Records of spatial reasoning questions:

·····

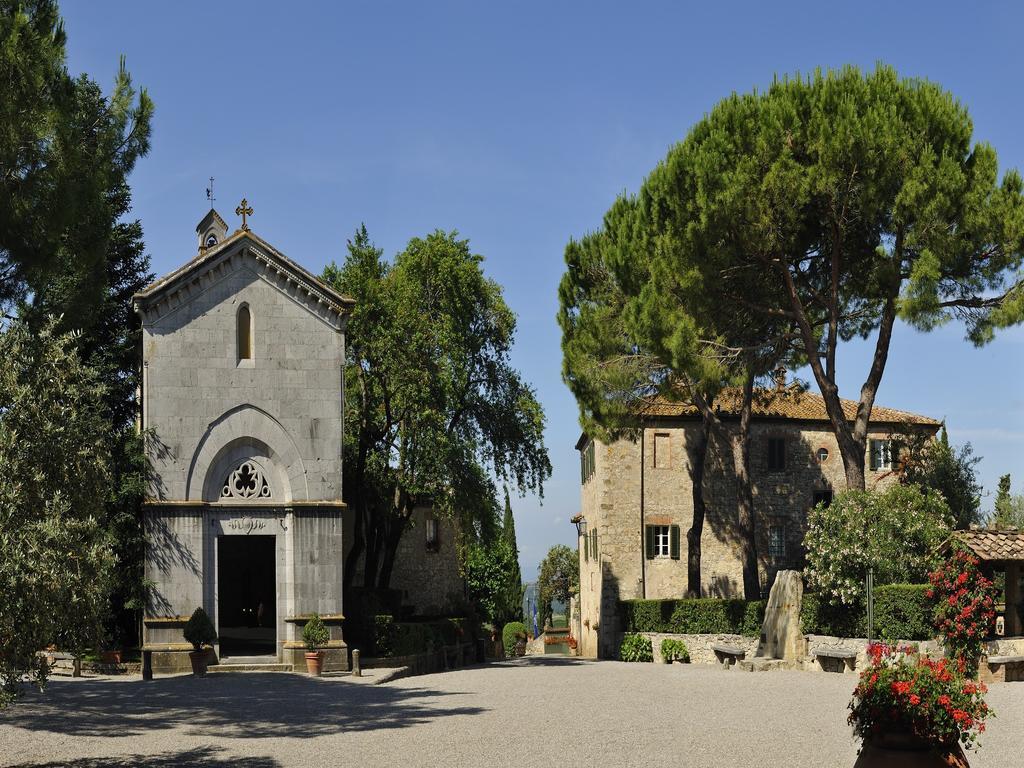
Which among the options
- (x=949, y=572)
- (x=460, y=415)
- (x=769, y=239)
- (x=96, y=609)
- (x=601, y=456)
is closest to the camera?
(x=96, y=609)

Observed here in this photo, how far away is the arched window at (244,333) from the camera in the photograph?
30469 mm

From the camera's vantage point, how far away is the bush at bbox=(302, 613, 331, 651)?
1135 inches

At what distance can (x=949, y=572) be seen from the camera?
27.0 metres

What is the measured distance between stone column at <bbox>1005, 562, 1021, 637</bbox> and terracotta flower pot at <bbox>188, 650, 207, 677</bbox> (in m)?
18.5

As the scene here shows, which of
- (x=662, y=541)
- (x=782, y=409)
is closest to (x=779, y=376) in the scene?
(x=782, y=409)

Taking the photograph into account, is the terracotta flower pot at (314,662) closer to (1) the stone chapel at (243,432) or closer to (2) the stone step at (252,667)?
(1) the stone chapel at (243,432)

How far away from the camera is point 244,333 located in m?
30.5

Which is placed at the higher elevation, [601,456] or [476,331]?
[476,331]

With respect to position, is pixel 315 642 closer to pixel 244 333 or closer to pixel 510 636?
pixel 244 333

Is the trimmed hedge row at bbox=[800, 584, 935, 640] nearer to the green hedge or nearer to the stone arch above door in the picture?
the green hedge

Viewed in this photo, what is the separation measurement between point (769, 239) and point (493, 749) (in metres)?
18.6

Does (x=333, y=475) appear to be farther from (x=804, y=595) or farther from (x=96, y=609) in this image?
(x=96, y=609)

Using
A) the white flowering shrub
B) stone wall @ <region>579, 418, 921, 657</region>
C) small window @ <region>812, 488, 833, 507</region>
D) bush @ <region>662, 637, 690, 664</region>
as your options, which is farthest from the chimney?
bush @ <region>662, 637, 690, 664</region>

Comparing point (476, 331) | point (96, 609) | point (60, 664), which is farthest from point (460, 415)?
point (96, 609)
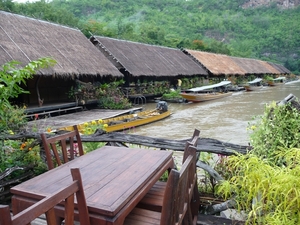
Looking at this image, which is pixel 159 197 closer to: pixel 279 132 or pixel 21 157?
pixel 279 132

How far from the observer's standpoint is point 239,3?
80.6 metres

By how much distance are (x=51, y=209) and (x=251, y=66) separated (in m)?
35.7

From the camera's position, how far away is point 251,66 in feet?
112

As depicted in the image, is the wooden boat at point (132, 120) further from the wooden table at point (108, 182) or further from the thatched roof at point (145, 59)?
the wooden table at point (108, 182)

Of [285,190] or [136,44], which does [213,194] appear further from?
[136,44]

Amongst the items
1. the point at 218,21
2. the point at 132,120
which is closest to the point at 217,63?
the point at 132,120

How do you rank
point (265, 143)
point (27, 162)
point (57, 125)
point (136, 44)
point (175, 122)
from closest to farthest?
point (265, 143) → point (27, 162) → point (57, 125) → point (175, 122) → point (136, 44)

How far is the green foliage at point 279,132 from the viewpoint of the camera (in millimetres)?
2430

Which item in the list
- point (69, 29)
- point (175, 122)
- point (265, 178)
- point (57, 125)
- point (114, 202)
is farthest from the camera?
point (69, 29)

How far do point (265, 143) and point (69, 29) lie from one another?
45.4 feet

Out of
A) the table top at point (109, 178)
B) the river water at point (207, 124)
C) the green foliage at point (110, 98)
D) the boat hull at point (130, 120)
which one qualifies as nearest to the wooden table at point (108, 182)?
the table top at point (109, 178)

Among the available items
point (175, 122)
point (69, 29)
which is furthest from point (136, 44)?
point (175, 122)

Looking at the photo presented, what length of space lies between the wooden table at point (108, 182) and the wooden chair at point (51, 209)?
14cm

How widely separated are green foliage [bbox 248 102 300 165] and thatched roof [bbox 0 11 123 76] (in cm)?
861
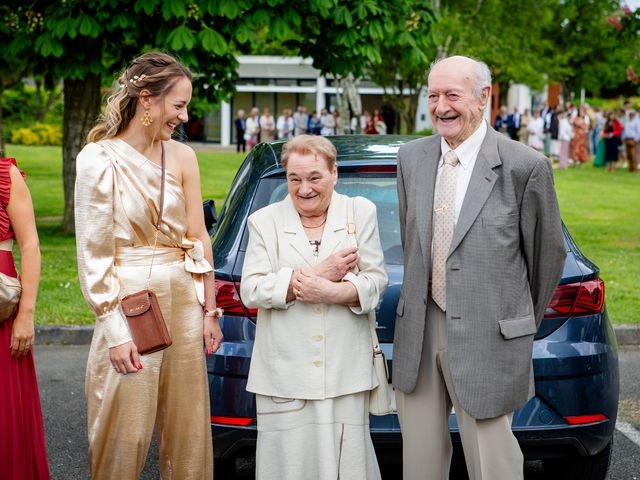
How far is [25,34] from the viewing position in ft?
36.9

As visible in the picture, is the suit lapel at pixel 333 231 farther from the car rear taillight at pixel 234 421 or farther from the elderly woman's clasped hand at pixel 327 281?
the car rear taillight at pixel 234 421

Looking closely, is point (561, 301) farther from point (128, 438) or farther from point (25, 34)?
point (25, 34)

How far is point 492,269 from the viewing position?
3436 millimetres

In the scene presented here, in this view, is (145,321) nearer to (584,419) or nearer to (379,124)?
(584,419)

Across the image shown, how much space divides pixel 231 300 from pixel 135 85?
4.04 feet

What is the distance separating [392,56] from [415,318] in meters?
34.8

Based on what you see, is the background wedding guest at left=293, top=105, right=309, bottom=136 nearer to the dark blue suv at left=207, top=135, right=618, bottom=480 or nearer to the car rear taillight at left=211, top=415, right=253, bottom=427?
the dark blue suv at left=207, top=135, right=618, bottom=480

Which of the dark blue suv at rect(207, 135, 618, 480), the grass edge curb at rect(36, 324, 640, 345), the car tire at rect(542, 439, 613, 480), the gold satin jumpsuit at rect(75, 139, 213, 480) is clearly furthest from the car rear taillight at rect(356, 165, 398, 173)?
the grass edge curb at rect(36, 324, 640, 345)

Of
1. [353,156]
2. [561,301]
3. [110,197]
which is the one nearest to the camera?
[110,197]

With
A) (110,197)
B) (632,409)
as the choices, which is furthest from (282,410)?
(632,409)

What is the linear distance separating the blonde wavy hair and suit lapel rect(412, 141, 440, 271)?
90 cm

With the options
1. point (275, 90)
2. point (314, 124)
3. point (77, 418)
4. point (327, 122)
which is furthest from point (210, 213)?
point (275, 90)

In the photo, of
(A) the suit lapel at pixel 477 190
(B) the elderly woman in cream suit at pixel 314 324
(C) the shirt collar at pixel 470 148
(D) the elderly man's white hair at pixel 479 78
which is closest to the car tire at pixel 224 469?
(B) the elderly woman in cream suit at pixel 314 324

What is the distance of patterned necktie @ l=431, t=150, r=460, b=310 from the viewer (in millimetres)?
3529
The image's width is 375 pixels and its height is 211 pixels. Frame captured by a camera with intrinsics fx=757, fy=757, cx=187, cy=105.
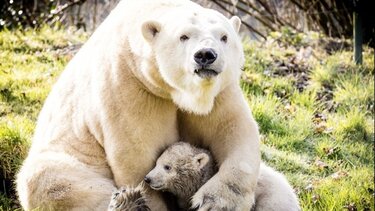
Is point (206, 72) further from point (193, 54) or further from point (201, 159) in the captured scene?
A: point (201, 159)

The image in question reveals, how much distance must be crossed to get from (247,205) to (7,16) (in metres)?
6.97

·····

Aim of the task. Select every line in the records above that contains the string "space", and copy each one out.

Final answer.
Looking at the photo presented, what length of space lies between the wooden table at point (108, 182) and the wooden chair at point (51, 209)?
Across the image shown, how much space divides pixel 231 300 from pixel 135 85?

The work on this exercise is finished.